Moreover, Rodriguez-Leor et al in Spain which included 81centers compared data for the week of Feb 24 through March 1 and for the week of March 16 through March 22. It reported a 40% decrease in PCI for STEMI Table IV . 5

Multiple hypothesis can be made as to why there was a significant drop in ACS admissions during the COVID-19 pandemic. Most likely due to the hesitance of patients to visit hospitals despite initial symptoms, but can also be due to misdiagnosis of ACS (since patients can present with cough and shortness of breath due to pulmonary edema) in the setting of multiple COVID-19 admissions, difficult transportation due to lockdowns in multiple countries and cities, better medication adherence, lower pollution levels, less smoking, and less physical strain.6 , 7

Overall, this decrease in ACS admissions is worrisome, and it may reflect a later increase in acute and subacute myocardial infarction complications that result in increased morbidity and mortality.

Study Limitations

Although this study was multi-centered, it was performed at a single county in Upstate New York with a total of 180 patients. Interestingly, our data showed similar results in comparison with other larger studies.1., 2., 3., 4., 5.

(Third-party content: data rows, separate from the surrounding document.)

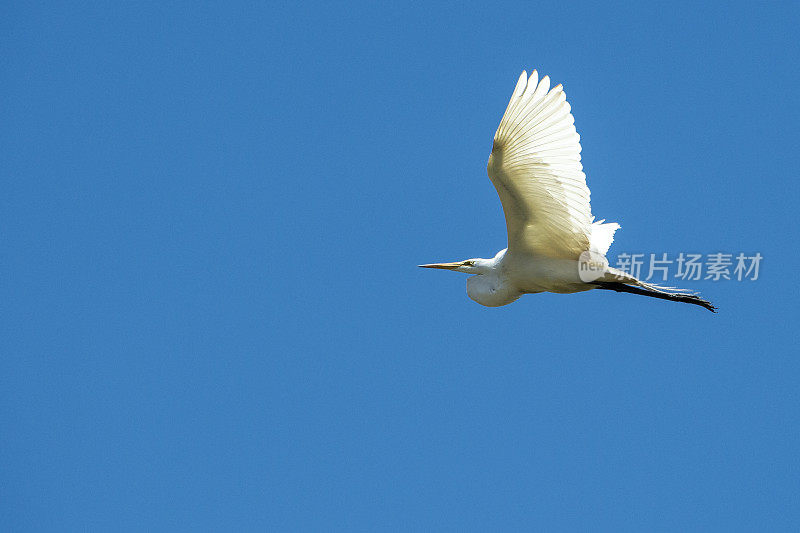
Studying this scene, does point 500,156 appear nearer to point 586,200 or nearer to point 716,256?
point 586,200

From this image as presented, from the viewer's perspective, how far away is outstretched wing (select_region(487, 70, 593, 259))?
7543mm

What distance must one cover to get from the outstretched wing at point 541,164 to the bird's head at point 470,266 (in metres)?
1.26

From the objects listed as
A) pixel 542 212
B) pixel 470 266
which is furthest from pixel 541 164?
pixel 470 266

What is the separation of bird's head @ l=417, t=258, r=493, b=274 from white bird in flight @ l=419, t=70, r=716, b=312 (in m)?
0.01

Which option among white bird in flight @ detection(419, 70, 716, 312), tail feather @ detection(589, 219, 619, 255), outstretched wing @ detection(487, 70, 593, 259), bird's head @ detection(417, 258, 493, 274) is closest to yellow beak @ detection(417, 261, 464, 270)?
bird's head @ detection(417, 258, 493, 274)

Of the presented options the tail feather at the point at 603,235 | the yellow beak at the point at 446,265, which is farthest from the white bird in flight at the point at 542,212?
the tail feather at the point at 603,235

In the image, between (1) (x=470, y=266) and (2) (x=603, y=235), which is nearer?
(1) (x=470, y=266)

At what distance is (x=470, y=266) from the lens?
10.0m

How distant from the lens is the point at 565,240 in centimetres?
848

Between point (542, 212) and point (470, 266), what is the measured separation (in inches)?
77.6

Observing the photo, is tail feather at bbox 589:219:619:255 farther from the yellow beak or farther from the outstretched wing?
the outstretched wing

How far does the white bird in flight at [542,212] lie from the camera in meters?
7.57

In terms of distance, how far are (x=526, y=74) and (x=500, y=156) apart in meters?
0.75

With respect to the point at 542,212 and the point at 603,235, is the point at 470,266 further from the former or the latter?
the point at 542,212
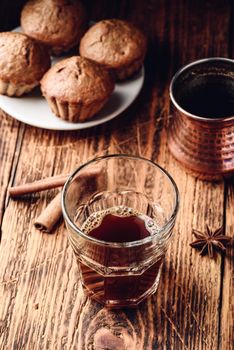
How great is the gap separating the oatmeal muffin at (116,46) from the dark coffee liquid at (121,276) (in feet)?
1.51

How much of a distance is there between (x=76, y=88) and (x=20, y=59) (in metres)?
0.17

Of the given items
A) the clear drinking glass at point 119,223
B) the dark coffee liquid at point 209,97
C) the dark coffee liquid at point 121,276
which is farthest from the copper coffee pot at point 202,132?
the dark coffee liquid at point 121,276

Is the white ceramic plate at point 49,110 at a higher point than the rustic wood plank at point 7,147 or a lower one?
higher

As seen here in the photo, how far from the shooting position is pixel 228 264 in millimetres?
1609

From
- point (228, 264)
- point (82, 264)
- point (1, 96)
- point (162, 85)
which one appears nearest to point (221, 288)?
point (228, 264)

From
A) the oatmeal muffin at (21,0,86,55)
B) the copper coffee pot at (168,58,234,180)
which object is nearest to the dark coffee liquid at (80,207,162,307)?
the copper coffee pot at (168,58,234,180)

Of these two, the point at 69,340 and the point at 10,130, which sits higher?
the point at 10,130

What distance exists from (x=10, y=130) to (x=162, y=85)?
42cm

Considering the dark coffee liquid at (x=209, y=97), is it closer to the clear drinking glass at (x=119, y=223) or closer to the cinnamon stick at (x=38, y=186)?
the clear drinking glass at (x=119, y=223)

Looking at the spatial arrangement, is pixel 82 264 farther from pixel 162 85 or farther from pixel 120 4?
pixel 120 4

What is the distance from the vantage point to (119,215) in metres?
1.58

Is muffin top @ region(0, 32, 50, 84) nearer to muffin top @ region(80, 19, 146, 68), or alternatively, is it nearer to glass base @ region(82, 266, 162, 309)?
muffin top @ region(80, 19, 146, 68)

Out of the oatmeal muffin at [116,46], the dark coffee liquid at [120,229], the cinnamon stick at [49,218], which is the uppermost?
the oatmeal muffin at [116,46]

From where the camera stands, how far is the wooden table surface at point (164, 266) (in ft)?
4.96
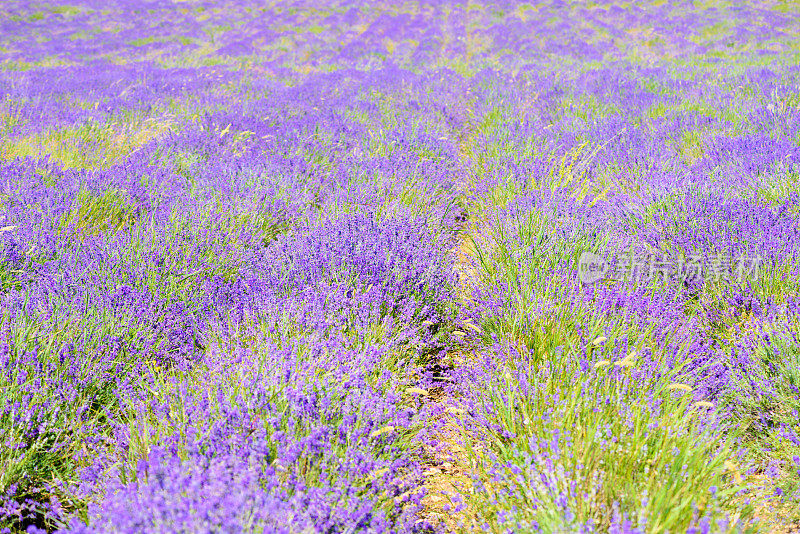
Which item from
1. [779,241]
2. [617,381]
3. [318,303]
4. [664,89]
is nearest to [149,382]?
[318,303]

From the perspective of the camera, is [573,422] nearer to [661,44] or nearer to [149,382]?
[149,382]

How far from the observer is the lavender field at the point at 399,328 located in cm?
122

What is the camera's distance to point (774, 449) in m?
1.56

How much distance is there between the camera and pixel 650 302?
1.96 meters

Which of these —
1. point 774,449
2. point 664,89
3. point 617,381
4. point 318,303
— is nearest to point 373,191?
point 318,303

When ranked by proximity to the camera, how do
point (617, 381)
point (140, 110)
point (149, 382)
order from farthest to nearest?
point (140, 110) → point (149, 382) → point (617, 381)

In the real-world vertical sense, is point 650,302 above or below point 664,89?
below

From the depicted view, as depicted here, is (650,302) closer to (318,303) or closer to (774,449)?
(774,449)

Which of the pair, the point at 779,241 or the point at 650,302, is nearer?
the point at 650,302

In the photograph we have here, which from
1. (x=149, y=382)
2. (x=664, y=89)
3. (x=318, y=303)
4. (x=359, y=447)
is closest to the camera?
(x=359, y=447)

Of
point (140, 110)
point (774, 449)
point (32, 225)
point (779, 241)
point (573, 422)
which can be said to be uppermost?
point (140, 110)

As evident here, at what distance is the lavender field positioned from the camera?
1.22 meters

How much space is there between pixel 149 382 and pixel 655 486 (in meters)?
1.73

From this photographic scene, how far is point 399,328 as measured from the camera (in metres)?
2.02
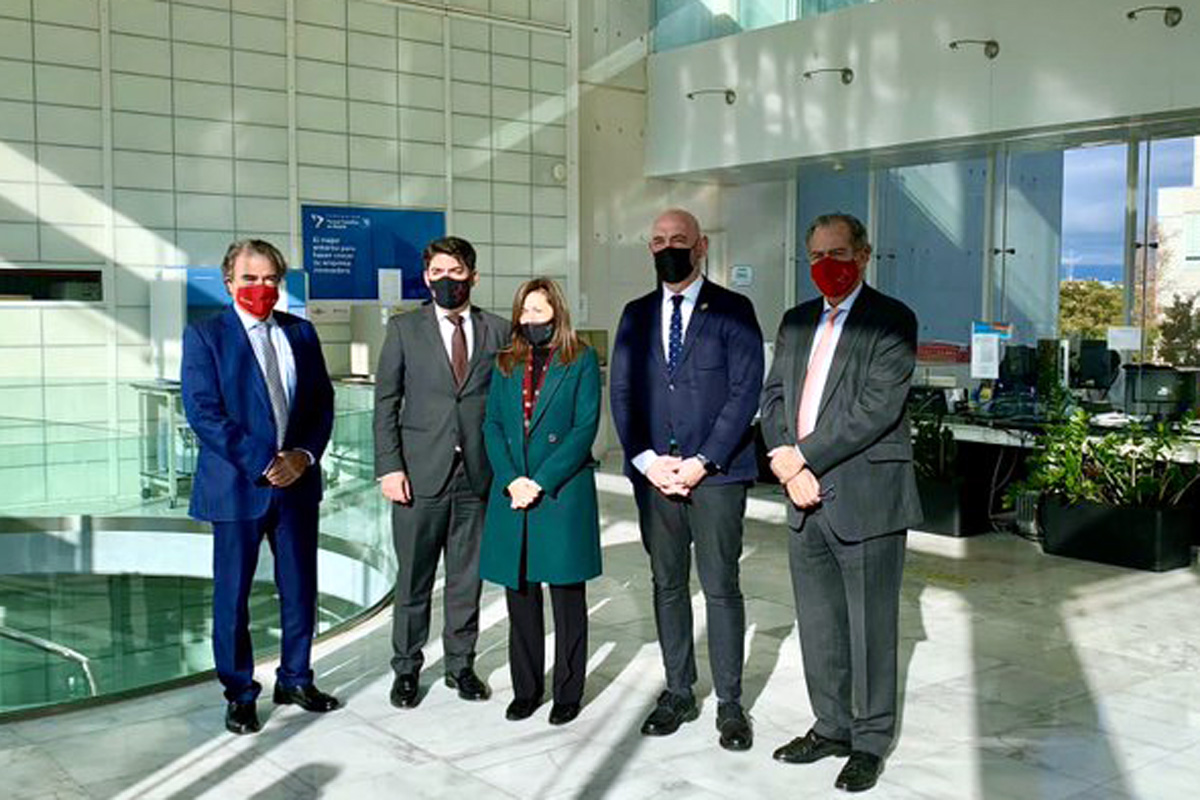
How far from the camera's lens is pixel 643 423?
13.9 ft

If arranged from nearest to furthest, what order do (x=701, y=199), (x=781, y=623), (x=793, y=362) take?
1. (x=793, y=362)
2. (x=781, y=623)
3. (x=701, y=199)

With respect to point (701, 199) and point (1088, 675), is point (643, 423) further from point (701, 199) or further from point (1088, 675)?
point (701, 199)

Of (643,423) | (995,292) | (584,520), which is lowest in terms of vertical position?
(584,520)

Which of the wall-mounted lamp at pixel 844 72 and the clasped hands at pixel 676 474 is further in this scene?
the wall-mounted lamp at pixel 844 72

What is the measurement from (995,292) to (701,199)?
328 centimetres

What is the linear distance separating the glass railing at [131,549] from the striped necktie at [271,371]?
4.99 feet

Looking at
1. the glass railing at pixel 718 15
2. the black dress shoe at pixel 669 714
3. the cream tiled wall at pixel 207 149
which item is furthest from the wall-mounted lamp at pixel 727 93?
the black dress shoe at pixel 669 714

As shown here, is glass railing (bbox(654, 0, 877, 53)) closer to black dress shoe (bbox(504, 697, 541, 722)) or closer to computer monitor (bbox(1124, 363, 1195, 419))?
computer monitor (bbox(1124, 363, 1195, 419))

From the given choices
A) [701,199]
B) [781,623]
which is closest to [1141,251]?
[701,199]

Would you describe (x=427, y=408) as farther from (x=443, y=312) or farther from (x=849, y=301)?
(x=849, y=301)

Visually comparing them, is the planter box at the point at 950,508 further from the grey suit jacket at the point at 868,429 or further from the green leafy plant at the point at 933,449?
the grey suit jacket at the point at 868,429

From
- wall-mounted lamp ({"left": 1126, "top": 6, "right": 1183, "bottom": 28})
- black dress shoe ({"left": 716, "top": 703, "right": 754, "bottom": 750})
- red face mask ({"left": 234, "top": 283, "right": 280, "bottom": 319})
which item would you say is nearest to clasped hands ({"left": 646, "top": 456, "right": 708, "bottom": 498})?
black dress shoe ({"left": 716, "top": 703, "right": 754, "bottom": 750})

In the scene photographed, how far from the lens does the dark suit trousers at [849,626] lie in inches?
148

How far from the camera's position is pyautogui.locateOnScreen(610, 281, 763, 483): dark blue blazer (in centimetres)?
407
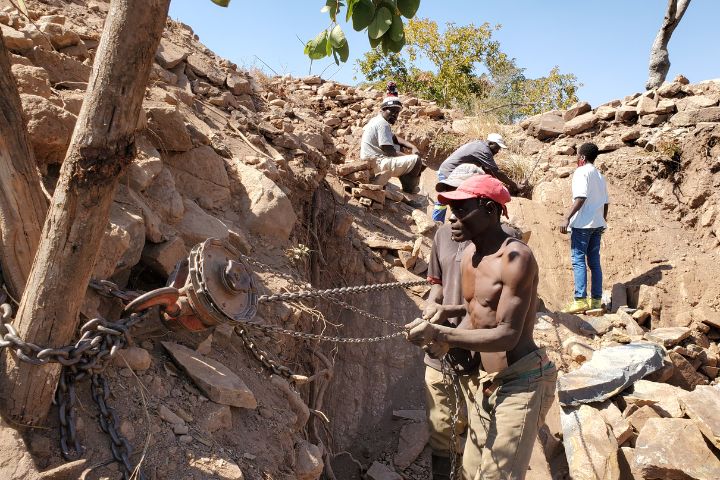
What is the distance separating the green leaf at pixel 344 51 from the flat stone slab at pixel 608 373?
12.9ft

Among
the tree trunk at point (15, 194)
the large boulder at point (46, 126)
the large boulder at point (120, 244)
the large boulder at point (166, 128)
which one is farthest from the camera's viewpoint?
the large boulder at point (166, 128)

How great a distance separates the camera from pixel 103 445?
2391mm

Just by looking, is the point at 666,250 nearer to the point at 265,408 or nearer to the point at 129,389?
the point at 265,408

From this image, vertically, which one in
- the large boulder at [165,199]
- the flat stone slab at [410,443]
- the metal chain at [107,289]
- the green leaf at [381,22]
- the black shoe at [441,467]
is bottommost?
the flat stone slab at [410,443]

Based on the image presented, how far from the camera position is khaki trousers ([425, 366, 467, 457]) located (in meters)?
3.48

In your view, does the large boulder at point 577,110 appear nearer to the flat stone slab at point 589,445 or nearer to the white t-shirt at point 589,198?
the white t-shirt at point 589,198

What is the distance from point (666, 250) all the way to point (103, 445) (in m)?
7.72

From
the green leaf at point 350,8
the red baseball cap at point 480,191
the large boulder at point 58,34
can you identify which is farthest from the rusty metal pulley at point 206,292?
the large boulder at point 58,34

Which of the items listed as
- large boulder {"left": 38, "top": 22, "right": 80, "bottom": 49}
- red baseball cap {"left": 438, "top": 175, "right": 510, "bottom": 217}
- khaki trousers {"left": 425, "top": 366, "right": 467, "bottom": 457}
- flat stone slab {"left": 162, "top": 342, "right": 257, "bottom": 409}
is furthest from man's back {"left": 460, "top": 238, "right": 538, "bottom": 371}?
large boulder {"left": 38, "top": 22, "right": 80, "bottom": 49}

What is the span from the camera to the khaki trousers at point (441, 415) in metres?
3.48

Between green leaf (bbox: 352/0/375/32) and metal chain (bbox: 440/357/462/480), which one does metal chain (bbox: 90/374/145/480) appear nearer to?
metal chain (bbox: 440/357/462/480)

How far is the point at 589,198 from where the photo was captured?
258 inches

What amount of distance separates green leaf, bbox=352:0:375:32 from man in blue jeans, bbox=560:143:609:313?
501 centimetres

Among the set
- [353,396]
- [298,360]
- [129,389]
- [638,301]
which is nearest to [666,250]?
[638,301]
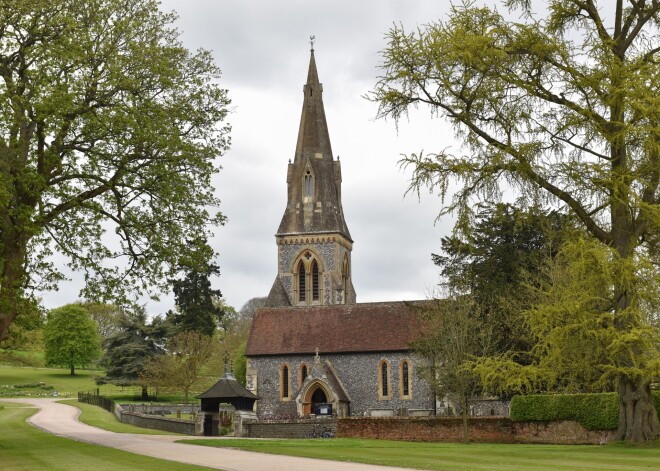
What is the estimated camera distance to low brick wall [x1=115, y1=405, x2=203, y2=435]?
3934 cm

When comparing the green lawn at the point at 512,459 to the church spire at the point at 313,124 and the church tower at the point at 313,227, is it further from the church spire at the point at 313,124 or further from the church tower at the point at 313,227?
the church spire at the point at 313,124

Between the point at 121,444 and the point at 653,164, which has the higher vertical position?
the point at 653,164

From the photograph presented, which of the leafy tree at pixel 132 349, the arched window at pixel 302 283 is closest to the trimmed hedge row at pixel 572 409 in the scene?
the arched window at pixel 302 283

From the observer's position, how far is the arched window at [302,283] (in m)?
65.2

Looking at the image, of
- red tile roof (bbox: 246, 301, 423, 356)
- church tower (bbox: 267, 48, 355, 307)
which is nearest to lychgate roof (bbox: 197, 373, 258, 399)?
red tile roof (bbox: 246, 301, 423, 356)

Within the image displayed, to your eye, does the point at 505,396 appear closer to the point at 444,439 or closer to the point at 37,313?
the point at 444,439

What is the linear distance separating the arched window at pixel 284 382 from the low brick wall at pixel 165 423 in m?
9.69

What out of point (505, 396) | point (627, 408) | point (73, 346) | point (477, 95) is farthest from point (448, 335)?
point (73, 346)

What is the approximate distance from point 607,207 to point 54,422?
1242 inches

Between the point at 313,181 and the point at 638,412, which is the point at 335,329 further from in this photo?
the point at 638,412

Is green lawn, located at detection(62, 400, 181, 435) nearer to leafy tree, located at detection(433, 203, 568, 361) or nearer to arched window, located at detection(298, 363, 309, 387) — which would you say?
arched window, located at detection(298, 363, 309, 387)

We only studied STEMI and NSTEMI patients, while excluding patients presented with only unstable angina.

Conclusion

The COVID-19 pandemic led to a substantial decrease in ACS admissions across the world. In our study we report a drop by 40.7% (P < .05) of total ACS admissions which is similar to other studies. This decrease in hospital admissions and late presentations might be a sign for an increase in future complications of myocardial infarctions.

Footnotes

Declarations of interest: None

Submission declaration: Our work described has not been published previously and is not under consideration for publication elsewhere. This paper is approved by all authors and by the responsible authorities where the work was carried out, and that, if accepted, it will not be published elsewhere in the same form, in English or in any other language, including electronically without the written consent of the copyright-holder. The authors are solely responsible for the design and conduct of this study, all study analyses, the drafting and editing of the manuscript, and its final contents.

Funding

No extramural funding was used to support this work.